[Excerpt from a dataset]
* * *
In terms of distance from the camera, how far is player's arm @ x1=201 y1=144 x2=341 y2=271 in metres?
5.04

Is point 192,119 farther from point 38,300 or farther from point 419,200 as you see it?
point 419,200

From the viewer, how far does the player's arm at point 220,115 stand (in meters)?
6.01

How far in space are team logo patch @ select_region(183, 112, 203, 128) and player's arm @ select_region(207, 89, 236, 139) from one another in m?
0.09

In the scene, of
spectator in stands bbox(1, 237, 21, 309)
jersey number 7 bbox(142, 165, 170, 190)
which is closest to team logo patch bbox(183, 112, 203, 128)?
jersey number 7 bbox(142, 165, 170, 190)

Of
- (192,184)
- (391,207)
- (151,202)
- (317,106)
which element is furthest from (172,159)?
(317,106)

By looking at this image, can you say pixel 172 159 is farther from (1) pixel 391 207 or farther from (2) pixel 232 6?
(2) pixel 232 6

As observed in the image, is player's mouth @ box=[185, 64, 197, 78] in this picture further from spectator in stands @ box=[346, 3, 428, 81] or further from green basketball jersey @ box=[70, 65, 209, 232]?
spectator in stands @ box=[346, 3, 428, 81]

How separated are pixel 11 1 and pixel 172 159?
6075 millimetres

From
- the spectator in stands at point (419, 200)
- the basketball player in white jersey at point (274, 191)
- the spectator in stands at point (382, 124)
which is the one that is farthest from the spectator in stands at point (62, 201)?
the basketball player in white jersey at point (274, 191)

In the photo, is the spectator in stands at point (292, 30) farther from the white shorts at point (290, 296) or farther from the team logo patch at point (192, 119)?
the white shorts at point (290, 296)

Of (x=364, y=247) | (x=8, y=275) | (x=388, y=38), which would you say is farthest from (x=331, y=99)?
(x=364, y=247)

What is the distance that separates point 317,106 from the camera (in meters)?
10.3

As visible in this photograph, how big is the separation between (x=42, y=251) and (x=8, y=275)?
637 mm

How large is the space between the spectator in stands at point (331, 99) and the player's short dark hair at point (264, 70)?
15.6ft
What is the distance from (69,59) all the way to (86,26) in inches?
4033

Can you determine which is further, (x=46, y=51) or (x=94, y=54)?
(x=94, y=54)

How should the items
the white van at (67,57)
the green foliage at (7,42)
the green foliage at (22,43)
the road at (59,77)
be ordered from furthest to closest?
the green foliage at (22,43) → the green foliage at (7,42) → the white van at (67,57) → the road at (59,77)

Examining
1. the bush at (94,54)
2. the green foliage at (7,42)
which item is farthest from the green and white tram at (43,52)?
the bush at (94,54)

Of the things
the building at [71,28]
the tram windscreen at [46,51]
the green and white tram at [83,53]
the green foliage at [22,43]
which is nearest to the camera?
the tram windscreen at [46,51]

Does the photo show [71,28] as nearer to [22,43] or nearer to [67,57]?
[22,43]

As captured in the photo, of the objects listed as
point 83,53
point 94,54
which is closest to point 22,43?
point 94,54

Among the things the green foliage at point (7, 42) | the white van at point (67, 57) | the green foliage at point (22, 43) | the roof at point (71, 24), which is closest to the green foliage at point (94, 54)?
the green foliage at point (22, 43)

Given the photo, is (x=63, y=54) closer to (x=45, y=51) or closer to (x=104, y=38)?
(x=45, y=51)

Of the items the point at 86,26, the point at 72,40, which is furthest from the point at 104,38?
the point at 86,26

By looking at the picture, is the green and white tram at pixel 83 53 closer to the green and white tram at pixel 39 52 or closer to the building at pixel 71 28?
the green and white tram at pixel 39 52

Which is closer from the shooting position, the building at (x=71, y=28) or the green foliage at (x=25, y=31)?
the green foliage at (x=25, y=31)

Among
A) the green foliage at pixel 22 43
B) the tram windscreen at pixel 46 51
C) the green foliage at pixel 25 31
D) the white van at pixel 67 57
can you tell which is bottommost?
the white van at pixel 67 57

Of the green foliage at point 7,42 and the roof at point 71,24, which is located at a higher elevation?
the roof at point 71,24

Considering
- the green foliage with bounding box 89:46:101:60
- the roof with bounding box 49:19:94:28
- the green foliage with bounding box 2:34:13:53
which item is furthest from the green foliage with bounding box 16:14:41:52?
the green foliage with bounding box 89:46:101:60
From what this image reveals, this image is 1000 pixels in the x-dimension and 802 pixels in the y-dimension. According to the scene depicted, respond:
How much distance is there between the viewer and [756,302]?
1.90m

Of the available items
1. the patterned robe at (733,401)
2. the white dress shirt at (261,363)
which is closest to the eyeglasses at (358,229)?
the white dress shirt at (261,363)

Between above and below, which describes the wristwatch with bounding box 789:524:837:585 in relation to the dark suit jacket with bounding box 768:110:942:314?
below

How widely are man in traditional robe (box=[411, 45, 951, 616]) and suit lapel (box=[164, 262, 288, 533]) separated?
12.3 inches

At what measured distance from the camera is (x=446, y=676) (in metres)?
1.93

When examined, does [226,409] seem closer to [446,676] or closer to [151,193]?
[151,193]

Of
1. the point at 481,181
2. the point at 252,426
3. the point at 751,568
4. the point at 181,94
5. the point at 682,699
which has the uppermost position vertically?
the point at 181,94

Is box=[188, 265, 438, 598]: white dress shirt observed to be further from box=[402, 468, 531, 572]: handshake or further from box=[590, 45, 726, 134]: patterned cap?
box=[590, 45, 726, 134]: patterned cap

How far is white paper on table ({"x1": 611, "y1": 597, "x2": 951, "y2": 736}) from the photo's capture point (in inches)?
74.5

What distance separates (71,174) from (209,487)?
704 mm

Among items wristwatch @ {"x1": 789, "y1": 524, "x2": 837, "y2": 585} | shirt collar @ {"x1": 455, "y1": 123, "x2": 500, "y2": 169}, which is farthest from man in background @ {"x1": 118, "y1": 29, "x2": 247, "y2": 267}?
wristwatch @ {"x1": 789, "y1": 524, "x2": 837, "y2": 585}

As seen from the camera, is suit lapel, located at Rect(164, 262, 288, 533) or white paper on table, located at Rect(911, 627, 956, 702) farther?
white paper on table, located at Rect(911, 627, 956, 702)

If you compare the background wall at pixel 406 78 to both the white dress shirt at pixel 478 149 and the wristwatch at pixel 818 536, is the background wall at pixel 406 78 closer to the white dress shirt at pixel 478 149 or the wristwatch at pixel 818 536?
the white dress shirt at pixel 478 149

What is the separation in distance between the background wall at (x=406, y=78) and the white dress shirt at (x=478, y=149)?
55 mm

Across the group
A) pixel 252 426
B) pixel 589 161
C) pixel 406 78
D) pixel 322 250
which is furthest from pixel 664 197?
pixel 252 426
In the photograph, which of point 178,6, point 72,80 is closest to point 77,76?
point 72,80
* * *
Problem details: Output an exact copy of each record.

Task response:
In terms of distance from the camera, how far is player's arm @ x1=201 y1=144 x2=341 y2=271 in metres?
5.04

Is point 192,119 farther from point 38,300 or farther from point 419,200 as you see it?
point 419,200

From the viewer, how far does the player's arm at point 220,115 stand (in meters)?
6.01

How far in space are team logo patch @ select_region(183, 112, 203, 128) and player's arm @ select_region(207, 89, 236, 139) from one another in m?
0.09

In the scene, of
spectator in stands bbox(1, 237, 21, 309)
jersey number 7 bbox(142, 165, 170, 190)
which is closest to team logo patch bbox(183, 112, 203, 128)?
jersey number 7 bbox(142, 165, 170, 190)

Of
- (192,184)
- (391,207)
- (151,202)
- (317,106)
which element is furthest from (172,159)?
(317,106)

By looking at this image, can you say pixel 172 159 is farther from (1) pixel 391 207 or farther from (2) pixel 232 6?
(2) pixel 232 6

As observed in the image, is player's mouth @ box=[185, 64, 197, 78] in this picture further from spectator in stands @ box=[346, 3, 428, 81] or further from green basketball jersey @ box=[70, 65, 209, 232]?
spectator in stands @ box=[346, 3, 428, 81]

How separated are pixel 11 1 and pixel 172 159?
6075 millimetres

From
- the spectator in stands at point (419, 200)
- the basketball player in white jersey at point (274, 191)
- the spectator in stands at point (382, 124)
which is the one that is farthest from the spectator in stands at point (62, 201)?
the basketball player in white jersey at point (274, 191)

In the photo, is the spectator in stands at point (292, 30) farther from the white shorts at point (290, 296) or farther from the team logo patch at point (192, 119)?
the white shorts at point (290, 296)

Of (x=364, y=247) | (x=8, y=275) | (x=388, y=38), which would you say is farthest from (x=331, y=99)?
(x=364, y=247)

What is the distance that separates point 317,106 from the camera (in meters)?
10.3

As visible in this photograph, how big is the separation between (x=42, y=251) and (x=8, y=275)?
637 mm

How large is the space between the spectator in stands at point (331, 99) and the player's short dark hair at point (264, 70)?
15.6ft
What is the distance from (69,59) all the way to (86,26) in inches?
4033

Can you determine which is further, (x=46, y=51) or (x=94, y=54)?
(x=94, y=54)

How should the items
the white van at (67,57)
the green foliage at (7,42)
the green foliage at (22,43)
the road at (59,77)
be ordered from furthest to closest?
the green foliage at (22,43) → the green foliage at (7,42) → the white van at (67,57) → the road at (59,77)

Examining
1. the bush at (94,54)
2. the green foliage at (7,42)
which item is farthest from the green and white tram at (43,52)?
the bush at (94,54)

Of the things
the building at [71,28]
the tram windscreen at [46,51]
the green and white tram at [83,53]
the green foliage at [22,43]
which is nearest to the camera?
the tram windscreen at [46,51]

Does the photo show [71,28] as nearer to [22,43] or nearer to [67,57]?
[22,43]

As captured in the photo, of the objects listed as
point 83,53
point 94,54
which is closest to point 22,43?
point 94,54

Among the things the green foliage at point (7, 42) | the white van at point (67, 57) | the green foliage at point (22, 43) | the roof at point (71, 24), which is closest to the green foliage at point (94, 54)?
the green foliage at point (22, 43)

Given the photo, is (x=63, y=54) closer to (x=45, y=51) or closer to (x=104, y=38)?
(x=45, y=51)

Of the items the point at 86,26, the point at 72,40, which is furthest from the point at 104,38?
the point at 86,26

By looking at the picture, is the green and white tram at pixel 83 53 closer to the green and white tram at pixel 39 52 or closer to the building at pixel 71 28?
the green and white tram at pixel 39 52

Which is closer from the shooting position, the building at (x=71, y=28) or the green foliage at (x=25, y=31)?
the green foliage at (x=25, y=31)

Among
A) the green foliage at pixel 22 43
B) the tram windscreen at pixel 46 51
C) the green foliage at pixel 25 31
D) the white van at pixel 67 57
can you tell which is bottommost?
the white van at pixel 67 57

Of the green foliage at point 7,42 and the roof at point 71,24, which is located at a higher elevation?
the roof at point 71,24

Considering
- the green foliage with bounding box 89:46:101:60
- the roof with bounding box 49:19:94:28
- the green foliage with bounding box 2:34:13:53
which item is furthest from the green foliage with bounding box 16:14:41:52?
the green foliage with bounding box 89:46:101:60
From what this image reveals, this image is 1000 pixels in the x-dimension and 802 pixels in the y-dimension. According to the scene depicted, respond:
How much distance is there between the viewer and [756,302]?
1.90m

Of the available items
1. the patterned robe at (733,401)
2. the white dress shirt at (261,363)
which is closest to the eyeglasses at (358,229)?
the white dress shirt at (261,363)

Between above and below, which describes the wristwatch with bounding box 789:524:837:585 in relation to the dark suit jacket with bounding box 768:110:942:314?
below

How widely are man in traditional robe (box=[411, 45, 951, 616]) and suit lapel (box=[164, 262, 288, 533]) separated?
12.3 inches

At what measured distance from the camera is (x=446, y=676) (in metres)?
1.93

When examined, does [226,409] seem closer to [446,676] or closer to [151,193]?
[151,193]

Of
1. the point at 481,181
2. the point at 252,426
3. the point at 751,568
4. the point at 181,94
5. the point at 682,699
which has the uppermost position vertically?
the point at 181,94

Is box=[188, 265, 438, 598]: white dress shirt observed to be further from box=[402, 468, 531, 572]: handshake or further from box=[590, 45, 726, 134]: patterned cap?
box=[590, 45, 726, 134]: patterned cap

How far is white paper on table ({"x1": 611, "y1": 597, "x2": 951, "y2": 736}) from the photo's capture point (in inches)?
74.5

What distance separates (71,174) from (209,487)?
704 mm

Among items wristwatch @ {"x1": 789, "y1": 524, "x2": 837, "y2": 585} | shirt collar @ {"x1": 455, "y1": 123, "x2": 500, "y2": 169}, which is farthest from man in background @ {"x1": 118, "y1": 29, "x2": 247, "y2": 267}?
wristwatch @ {"x1": 789, "y1": 524, "x2": 837, "y2": 585}

As seen from the camera, is suit lapel, located at Rect(164, 262, 288, 533) or white paper on table, located at Rect(911, 627, 956, 702) farther?
white paper on table, located at Rect(911, 627, 956, 702)

If you compare the background wall at pixel 406 78 to both the white dress shirt at pixel 478 149 and the wristwatch at pixel 818 536, is the background wall at pixel 406 78 closer to the white dress shirt at pixel 478 149 or the wristwatch at pixel 818 536?
the white dress shirt at pixel 478 149

What is the separation in distance between the background wall at (x=406, y=78) and the white dress shirt at (x=478, y=149)?
55 mm

Across the group
A) pixel 252 426
B) pixel 589 161
C) pixel 406 78
D) pixel 322 250
which is furthest from pixel 664 197?
pixel 252 426
In the photograph, which of point 178,6, point 72,80 is closest to point 77,76?
point 72,80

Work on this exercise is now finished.